You have probably been hearing a lot lately about reforming the California Environmental Quality Act (CEQA).
Don’t be fooled by that nice word “reform”. The bill proposed late last year would have gutted California’s most important environmental-protection law. Leading legislators backed by a strong business and developer coalition continue to regard CEQA reform as a top priority. Moreover, Gov. Brown is strongly sympathetic.
With widespread fracking on the horizon; with global warming and its impacts increasingly obvious; with water supplies diminishing, and huge infrastructure projects proposed, this is not the time to weaken the laws that protect our environment.
CEQA does three critically important things.
First, it makes government agencies stop and think before they act. Often officials decide that they know a good project when they see one and want to push it through. For instance, the governor has a high-speed-rail plan, and big plans for Delta tunnels. Many assume that proposals such as large-scale wind or solar energy projects are automatically good for the environment. CEQA makes them submit any proposed project that might have a significant adverse impact on the environment to a full analysis, to “stop and think”. That word “might” intentionally sets a very low threshold, that applies even when the government and project proponent can make a pretty good case that the impacts from the proposed project would basically be good. Sometimes the government changes its mind about a project, at least in part, precisely because of the new information generated through the environmental review that CEQA demands. Often the changes are improvements, so that projects (even good projects) are made better. That has been happening for more than 40 years, all over the state, thanks to the California Environmental Quality Act.
Second, CEQA gives ordinary individuals real power in the approval process. Without CEQA, members of the public may get two or three minutes at the lectern, to make remarks that are then routinely ignored by the local or state officials who will make the decision, and who may not even be listening to the public comments as they are being made. If you have ever sent a thoughtful letter to an elected offcial, and not even gotten an answer, you get the picture. CEQA requires the responsible agency to respond substantively to all comments received on a Draft Environmental Impact Report. Time after time, the courts have found an agency’s EIR inadequate if substantive responses are not provided to well-founded and substantive comments. CEQA is the only California law that makes governmental agencies respond to public concerns in a substantive way, before the government takes action.
Third, when an EIR identifies a way to eliminate or lessen a negative impact, the responsible agency is required to implement that measure. For instance, if an EIR says that adverse impacts on wildlife habitat can feasibly be reduced by permanently protecting similar habitat, then CEQA requires that this mitigation measure be funded and implemented. This substantive mandate—unique to CEQA—costs developers money, and makes sure that the true cost of projects is borne by those who get the benefits, not the public at large. Reluctance of business and development interests to pay for required mitigations is probably the main reason they are attacking the California Environmental Quality Act.
If you want your government to stop and think before it acts and to provide substantive responses to public concerns before making a project decision, and if you want developers and other project proponents to pay for feasible mitigation measures to reduce impacts, then watch out for those so-called CEQA reforms. Obviously, almost any law could be made to operate better and more effectively; where CEQA is concerned, however, current reform efforts are not really about “reform”. They are trying to take away one of the best laws we have ever had.

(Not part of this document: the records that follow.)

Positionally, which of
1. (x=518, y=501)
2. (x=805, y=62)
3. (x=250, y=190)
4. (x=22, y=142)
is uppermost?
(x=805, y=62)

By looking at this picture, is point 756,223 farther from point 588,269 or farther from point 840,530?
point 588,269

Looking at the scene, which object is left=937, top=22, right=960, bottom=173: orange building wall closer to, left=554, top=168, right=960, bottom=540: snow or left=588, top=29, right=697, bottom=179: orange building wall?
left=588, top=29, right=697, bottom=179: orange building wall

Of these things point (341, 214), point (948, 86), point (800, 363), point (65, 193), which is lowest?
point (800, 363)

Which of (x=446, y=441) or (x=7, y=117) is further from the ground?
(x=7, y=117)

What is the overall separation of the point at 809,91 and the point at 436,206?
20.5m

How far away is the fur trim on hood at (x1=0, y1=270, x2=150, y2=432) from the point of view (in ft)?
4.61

What can concerned citizens do to sustain the California Environmental Quality Act, as it comes under legislative attack? Get involved!

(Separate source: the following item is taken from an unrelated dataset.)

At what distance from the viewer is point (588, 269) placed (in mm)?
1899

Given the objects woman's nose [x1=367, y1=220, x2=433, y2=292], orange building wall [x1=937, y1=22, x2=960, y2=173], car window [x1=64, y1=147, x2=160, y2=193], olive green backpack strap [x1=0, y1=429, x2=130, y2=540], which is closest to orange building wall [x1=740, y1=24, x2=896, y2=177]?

Sierra Club California is working very hard to protect CEQA, but needs help from the grassroots. We need to communicate directly with our state senators and Assembly Members, telling them that protecting CEQA is our highest priority and they should not be fooled by supposedly plausible arguments for “reform.” Emails are good. Letters are better. Telephone calls are good. Office visits are better. Tell your representatives that we need CEQA to make governments stop and think, to make agencies respond to substantive public comments, and to require the elimination of negative impacts whenever feasible. We can also make the same arguments in letters to the editor, and speak out in public whenever possible.
Because the California Environmental Quality Act is such an excellent law, we can protect it from damaging “reforms” that will destroy its benefits. But we will have to get involved.
Contact your assemblymember and state senator and ask them to protect CEQA.
by Gary Patton, Executive Committee, Sierra Club California.
Gary Patton is an environmental attorney and former Santa Cruz County supervisor.